Multi-object tracking (MOT) is a pivotal research area in computer vision. Effectively tracking objects in scenarios with frequent occlusions and crowded scenes has become a key challenge in MOT tasks. Existing tracking-by-detection (TbD) methods often rely on simple two-frame association techniques. However, in situations involving scale transformation or requiring long-term association, frequent occlusion between objects can lead to ID switches, especially in scenes with dense or highly intersecting objects. Therefore, we propose a synergistic-aware cascaded association and trajectory refinement method (SCTrack) for multi-object tracking. In the data association stage, we propose a synergistic-aware cascaded association method to construct a multi-perception affinity matrix for object association, and introduce the multi-frame collaborative distance calculation to enhance the robustness. To address the problem of trajectory fragmentation, we propose a dynamic confidence-driven trajectory refinement post-processing method. This method integrates confidence and feature information to calculate trajectory association, repair fragmented trajectories, and improve the overall robustness of the tracking algorithm.
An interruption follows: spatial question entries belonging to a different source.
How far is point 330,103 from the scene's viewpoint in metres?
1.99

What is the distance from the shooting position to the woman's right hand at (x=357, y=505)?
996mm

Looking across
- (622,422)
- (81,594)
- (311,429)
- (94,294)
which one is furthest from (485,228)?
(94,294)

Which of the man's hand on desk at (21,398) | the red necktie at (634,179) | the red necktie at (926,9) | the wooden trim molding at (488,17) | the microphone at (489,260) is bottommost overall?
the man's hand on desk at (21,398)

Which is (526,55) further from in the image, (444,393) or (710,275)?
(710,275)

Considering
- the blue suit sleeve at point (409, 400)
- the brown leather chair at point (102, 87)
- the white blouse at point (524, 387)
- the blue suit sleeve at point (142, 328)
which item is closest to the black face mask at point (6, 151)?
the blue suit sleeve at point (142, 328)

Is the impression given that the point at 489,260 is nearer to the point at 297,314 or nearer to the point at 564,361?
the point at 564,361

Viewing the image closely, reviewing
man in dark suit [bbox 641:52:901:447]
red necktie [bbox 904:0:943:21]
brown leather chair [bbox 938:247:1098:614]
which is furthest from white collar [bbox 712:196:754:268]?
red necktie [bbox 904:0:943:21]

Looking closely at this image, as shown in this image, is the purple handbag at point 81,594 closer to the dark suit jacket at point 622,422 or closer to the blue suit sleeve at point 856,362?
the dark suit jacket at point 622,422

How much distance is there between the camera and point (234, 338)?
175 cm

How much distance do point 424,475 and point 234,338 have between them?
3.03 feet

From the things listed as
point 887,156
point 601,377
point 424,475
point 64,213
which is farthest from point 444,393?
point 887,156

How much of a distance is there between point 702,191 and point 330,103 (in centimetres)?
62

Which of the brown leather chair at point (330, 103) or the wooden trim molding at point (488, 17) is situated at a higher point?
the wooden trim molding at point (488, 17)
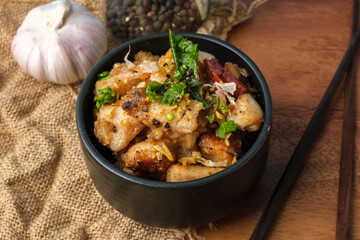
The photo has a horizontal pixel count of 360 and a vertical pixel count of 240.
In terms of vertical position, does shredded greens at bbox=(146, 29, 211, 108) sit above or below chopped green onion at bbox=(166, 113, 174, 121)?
above

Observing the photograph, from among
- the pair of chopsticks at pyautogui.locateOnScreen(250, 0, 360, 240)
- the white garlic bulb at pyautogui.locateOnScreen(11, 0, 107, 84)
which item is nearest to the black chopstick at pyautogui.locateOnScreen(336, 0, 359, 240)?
the pair of chopsticks at pyautogui.locateOnScreen(250, 0, 360, 240)

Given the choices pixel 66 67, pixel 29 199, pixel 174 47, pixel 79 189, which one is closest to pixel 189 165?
pixel 174 47

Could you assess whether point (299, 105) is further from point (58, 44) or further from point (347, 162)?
point (58, 44)

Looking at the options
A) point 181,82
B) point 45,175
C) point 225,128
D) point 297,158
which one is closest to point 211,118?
point 225,128

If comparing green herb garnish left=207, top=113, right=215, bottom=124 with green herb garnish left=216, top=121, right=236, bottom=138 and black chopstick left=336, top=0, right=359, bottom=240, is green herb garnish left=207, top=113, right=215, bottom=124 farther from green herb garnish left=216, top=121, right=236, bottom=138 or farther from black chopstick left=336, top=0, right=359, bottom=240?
black chopstick left=336, top=0, right=359, bottom=240

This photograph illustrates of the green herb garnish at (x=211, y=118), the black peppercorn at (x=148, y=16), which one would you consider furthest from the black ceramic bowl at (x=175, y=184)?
the black peppercorn at (x=148, y=16)

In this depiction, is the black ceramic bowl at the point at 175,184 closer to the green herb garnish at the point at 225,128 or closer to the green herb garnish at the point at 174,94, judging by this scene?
the green herb garnish at the point at 225,128
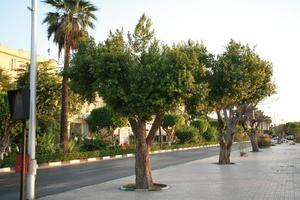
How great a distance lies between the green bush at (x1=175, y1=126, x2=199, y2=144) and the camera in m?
67.8

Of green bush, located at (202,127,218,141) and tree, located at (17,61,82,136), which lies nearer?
tree, located at (17,61,82,136)

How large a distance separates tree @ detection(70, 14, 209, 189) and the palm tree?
55.0ft

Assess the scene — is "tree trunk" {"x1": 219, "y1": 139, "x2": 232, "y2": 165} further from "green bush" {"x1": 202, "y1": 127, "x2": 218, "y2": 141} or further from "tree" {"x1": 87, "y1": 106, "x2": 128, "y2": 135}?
"green bush" {"x1": 202, "y1": 127, "x2": 218, "y2": 141}

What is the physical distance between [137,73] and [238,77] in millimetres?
7831

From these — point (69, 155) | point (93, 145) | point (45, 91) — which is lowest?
point (69, 155)

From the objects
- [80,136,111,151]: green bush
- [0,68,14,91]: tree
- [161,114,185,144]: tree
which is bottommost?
[80,136,111,151]: green bush

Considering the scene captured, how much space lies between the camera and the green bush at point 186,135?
67.8 m

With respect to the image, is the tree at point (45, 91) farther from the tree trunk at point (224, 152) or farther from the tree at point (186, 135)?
the tree at point (186, 135)

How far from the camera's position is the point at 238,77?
19.6 meters

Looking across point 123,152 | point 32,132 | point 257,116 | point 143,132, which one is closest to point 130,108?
point 143,132

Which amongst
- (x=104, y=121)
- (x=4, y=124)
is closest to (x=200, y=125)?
(x=104, y=121)

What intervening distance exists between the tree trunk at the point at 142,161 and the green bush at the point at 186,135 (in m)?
53.3

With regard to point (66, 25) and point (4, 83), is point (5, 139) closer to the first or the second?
point (4, 83)

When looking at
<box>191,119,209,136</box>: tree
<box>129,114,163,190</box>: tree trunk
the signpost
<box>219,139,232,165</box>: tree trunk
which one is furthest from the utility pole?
<box>191,119,209,136</box>: tree
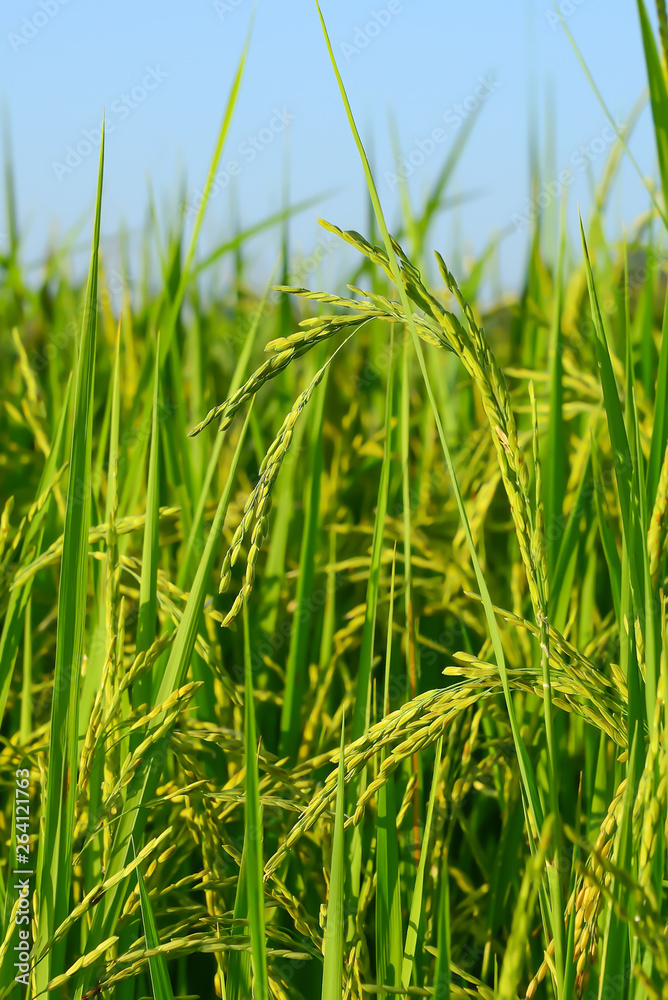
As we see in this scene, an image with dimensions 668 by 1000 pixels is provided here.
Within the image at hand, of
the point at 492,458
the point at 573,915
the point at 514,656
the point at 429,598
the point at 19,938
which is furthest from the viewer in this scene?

Extensive experiments on the MOT17, MOT20, and DanceTrack datasets validate SCTrack’s competitive performance.
多目标跟踪的协同感知级联关联与轨迹优化
多目标跟踪(MOT)是计算机视觉中的一个关键研究领域。在频繁遮挡和拥挤场景下,如何有效地跟踪目标已成为MOT任务中的关键挑战。现有的检测跟踪(TbD)方法通常依赖于简单的两帧关联技术。然而,在涉及尺度转换或需要长期关联的情况下,物体之间频繁的遮挡会导致ID切换,特别是在物体密集或高度相交的场景中。因此,我们提出了一种协同感知级联关联和轨迹优化方法(SCTrack)用于多目标跟踪。在数据关联阶段,提出了一种协同感知级联关联方法,构建多感知关联矩阵进行对象关联,并引入多帧协同距离计算来增强鲁棒性。为解决弹道碎片化问题,提出了一种动态置信度驱动的弹道细化后处理方法。该方法结合置信度和特征信息计算轨迹关联,修复碎片化轨迹,提高跟踪算法的整体鲁棒性。在MOT17、MOT20和DanceTrack数据集上进行的大量实验验证了SCTrack的竞争性能。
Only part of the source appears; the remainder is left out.